Há quase 80 anos, Mar del Plata recebe normalmente seis vezes mais turistas que seus 650 mil habitantes entre o Natal e fevereiro. Mas neste verão tinha apenas 60% de ocupação na primeira quinzena de janeiro, segundo a Associação Empresarial Hoteleira Gastronômica (AEHG) da cidade.

No terminal de ônibus, das 42 plataformas, há apenas três ocupadas por transportes de longa distância. Do lado de fora, a fila de táxis que esperam passageiros dá a volta na rua, enquanto alguns motoristas comentam sobre o baixo fluxo de turistas.

Um deles, Daniel Molina, lembra que, “no ano passado, fazia no mínimo 30 viagens por dia”.

— Hoje, com sorte, chego a 15 — conta, apontando para a rua vazia. — É uma temporada perdida. Olha como está agora: morto!

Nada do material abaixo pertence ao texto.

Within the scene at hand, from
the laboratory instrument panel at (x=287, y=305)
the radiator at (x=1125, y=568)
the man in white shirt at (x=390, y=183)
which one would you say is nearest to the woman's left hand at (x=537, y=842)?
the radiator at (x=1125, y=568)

Ruas desertas em Mar del Plata — Foto: MARA SOSTI/AFP

Ruas desertas em Mar del Plata — Foto: MARA SOSTI/AFP

“Outro país”

Os argentinos sofriam uma inflação de 12% em novembro e de 25% em dezembro, chegando a um total de 211% interanual, a maior desde junho de 1991.

O golpe final foi uma desvalorização do peso de mais de 50% no meio de dezembro, nos primeiros dias do governo do presidente Javier Milei, que precipitou a inflação e contraiu os salários em 20%, de acordo com um relatório da Central de Trabalhadores da Argentina. Esta disparada de preços coincide com a temporada de férias no cone sul.

Agora, em um país onde o salário mínimo é de 156 mil pesos (R$ 946, na cotação oficial), só a passagem de ônibus de ida e volta de Buenos Aires custa 80 mil pesos (R$ 485), uma noite para dois em um hotel de categoria média, 50 mil pesos (R$ 303), e um jantar em um restaurante, 13 mil pesos (R$ 79). Por isso, comerciantes como José María Mendiola estão com apenas metade das tendas que aluga no balneário ocupadas.

— O que está acontecendo representa a crise vivida pela Argentina. Até dois meses atrás era um país e hoje é outro — afirma.

Para a agente imobiliária Valeria Pratto, a situação é ainda pior.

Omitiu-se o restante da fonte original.